Franciscan Sisters of Christian Charity’s sponsored college returns to the name Holy Family College. We are very excited about this ‘remembering’ unveiled with Eucharistic Liturgy in the college chapel with Diocese of Green Bay Bishop David Ricken presiding followed by outside ceremonies September 19, 2019. Sister Jane Kinate, a member of the Congregation’s General Administration and a member of the board of directors, shares her congratulations on this new chapter of our institution’s proud and ever resilient 80 year history.

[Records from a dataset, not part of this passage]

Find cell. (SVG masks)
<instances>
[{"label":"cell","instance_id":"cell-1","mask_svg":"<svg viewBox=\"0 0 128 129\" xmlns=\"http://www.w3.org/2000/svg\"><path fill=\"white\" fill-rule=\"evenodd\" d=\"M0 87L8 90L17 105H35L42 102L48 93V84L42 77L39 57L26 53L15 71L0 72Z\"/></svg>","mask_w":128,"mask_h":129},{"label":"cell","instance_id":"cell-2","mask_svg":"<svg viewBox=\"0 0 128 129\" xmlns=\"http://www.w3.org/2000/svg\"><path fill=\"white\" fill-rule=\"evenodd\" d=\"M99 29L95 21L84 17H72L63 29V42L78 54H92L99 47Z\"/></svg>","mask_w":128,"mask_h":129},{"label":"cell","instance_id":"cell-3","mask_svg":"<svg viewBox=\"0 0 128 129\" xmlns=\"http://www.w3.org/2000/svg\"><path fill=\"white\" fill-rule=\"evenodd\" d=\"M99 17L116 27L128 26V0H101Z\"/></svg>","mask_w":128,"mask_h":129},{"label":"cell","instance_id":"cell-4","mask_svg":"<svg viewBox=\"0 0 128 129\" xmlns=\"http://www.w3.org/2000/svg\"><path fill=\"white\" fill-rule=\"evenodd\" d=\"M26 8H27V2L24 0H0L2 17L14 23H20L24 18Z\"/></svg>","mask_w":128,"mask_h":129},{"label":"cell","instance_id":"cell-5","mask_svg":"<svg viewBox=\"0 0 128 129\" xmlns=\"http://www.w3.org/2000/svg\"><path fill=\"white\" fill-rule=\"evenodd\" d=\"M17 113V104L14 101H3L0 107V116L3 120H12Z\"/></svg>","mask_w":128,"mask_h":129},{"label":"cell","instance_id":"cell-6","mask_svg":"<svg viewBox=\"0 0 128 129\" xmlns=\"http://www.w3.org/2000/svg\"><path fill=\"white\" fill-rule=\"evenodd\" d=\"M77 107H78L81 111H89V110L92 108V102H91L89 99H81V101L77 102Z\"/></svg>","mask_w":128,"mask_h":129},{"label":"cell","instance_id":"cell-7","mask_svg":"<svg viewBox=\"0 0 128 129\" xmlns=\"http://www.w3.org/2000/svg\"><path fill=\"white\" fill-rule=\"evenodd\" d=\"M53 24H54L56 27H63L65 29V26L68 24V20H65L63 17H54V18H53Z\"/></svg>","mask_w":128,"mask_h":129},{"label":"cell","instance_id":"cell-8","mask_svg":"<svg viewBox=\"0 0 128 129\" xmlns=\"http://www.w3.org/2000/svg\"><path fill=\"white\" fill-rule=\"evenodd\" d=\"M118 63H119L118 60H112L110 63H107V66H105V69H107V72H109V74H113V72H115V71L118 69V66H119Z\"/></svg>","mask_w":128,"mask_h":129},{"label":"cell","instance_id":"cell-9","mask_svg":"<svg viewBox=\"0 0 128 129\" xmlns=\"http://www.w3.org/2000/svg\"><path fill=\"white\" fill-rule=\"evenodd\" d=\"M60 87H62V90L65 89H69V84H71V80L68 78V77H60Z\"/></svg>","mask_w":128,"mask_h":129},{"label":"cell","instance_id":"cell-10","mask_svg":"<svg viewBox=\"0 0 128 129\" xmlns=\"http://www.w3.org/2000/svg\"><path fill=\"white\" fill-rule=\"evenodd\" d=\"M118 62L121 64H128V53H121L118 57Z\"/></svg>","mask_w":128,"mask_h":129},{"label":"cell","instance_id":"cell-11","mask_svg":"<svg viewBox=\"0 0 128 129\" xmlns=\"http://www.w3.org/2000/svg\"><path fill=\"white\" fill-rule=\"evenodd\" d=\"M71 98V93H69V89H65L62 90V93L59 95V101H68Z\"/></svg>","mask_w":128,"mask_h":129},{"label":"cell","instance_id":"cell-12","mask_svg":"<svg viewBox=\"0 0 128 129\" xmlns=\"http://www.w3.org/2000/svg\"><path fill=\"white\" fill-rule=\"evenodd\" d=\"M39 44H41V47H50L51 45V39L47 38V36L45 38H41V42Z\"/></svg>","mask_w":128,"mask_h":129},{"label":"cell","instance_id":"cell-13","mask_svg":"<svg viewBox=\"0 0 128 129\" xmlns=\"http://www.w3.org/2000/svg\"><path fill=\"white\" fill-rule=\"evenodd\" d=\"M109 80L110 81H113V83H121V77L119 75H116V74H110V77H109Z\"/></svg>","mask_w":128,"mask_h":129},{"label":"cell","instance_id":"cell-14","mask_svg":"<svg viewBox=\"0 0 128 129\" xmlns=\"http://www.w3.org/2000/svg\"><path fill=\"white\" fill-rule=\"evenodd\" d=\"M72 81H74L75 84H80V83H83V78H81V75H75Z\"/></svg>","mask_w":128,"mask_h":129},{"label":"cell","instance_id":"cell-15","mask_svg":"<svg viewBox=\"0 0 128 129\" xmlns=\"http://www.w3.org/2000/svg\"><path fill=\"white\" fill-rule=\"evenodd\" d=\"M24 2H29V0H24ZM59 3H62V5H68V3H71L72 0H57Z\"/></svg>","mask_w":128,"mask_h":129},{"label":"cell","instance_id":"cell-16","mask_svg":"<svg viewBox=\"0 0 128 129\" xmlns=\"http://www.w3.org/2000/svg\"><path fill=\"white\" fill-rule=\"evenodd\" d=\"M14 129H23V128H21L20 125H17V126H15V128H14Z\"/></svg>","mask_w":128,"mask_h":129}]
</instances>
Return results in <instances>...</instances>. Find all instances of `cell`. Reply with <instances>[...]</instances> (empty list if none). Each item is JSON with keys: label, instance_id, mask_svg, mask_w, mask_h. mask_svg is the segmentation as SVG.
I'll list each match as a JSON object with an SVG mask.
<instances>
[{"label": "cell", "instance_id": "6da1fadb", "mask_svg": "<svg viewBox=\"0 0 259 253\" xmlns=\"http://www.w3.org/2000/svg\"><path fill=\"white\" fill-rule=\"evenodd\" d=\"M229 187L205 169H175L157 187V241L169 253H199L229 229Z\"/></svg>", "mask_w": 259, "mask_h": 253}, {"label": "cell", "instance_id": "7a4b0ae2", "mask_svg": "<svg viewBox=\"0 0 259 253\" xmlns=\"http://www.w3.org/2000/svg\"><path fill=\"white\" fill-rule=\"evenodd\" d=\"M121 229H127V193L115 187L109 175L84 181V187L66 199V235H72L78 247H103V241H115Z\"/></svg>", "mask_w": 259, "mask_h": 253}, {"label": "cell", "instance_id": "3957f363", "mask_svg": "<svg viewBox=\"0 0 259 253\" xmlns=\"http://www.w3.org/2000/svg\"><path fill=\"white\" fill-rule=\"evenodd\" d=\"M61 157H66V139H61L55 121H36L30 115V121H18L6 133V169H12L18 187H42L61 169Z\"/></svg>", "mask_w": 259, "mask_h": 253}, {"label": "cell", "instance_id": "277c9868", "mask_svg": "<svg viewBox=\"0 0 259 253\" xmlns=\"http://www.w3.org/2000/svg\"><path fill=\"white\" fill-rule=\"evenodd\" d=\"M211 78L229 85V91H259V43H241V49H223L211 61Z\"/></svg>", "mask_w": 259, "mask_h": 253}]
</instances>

Rev. Thomas E. Shields, PhD. of the Catholic University of America was the single most influential figure in professionalization of Catholic education during the first two decades of the twentieth century. In the summers of 1898 and 1899 he conducted institutes in elementary education at Holy Family Convent. His desire to educate Catholic teachers and specifically Women Religious led to the foundation of the Sisters College in 1911 which was affiliated with CUA as the degree granting institution. Many Franciscan Sisters of Christian Charity earned degrees including Sister Generose Cahill who was one of the first in the Community to earn a Masters’ Degree.
The demand for teachers in Catholic Parish Schools challenged and stressed Religious Orders. How do you adequately train a woman to be a religious and a teacher in just a couple of years? Summer institutes and normal school training were no longer sufficient. Communities trained the religious and relied on a master-teacher – beginner model to prepare many young teachers. A method that worked but fell far short of competency.
Mother Generose was Community Director from 1919-1927 and again from 1933-1939. She knew this pressure.
Her solution – (during the depression) trust in God and build a college! A four story building that contained classrooms, three well-designed laboratories, a gym and sleeping quarters for teachers and students!
Where? – attach it to the east end of Holy Family Convent!
Name? – Holy Family College!
The Mission then (1935) was as it is today – empowering students in a liberal arts education integrated with professional preparation in a Franciscan tradition!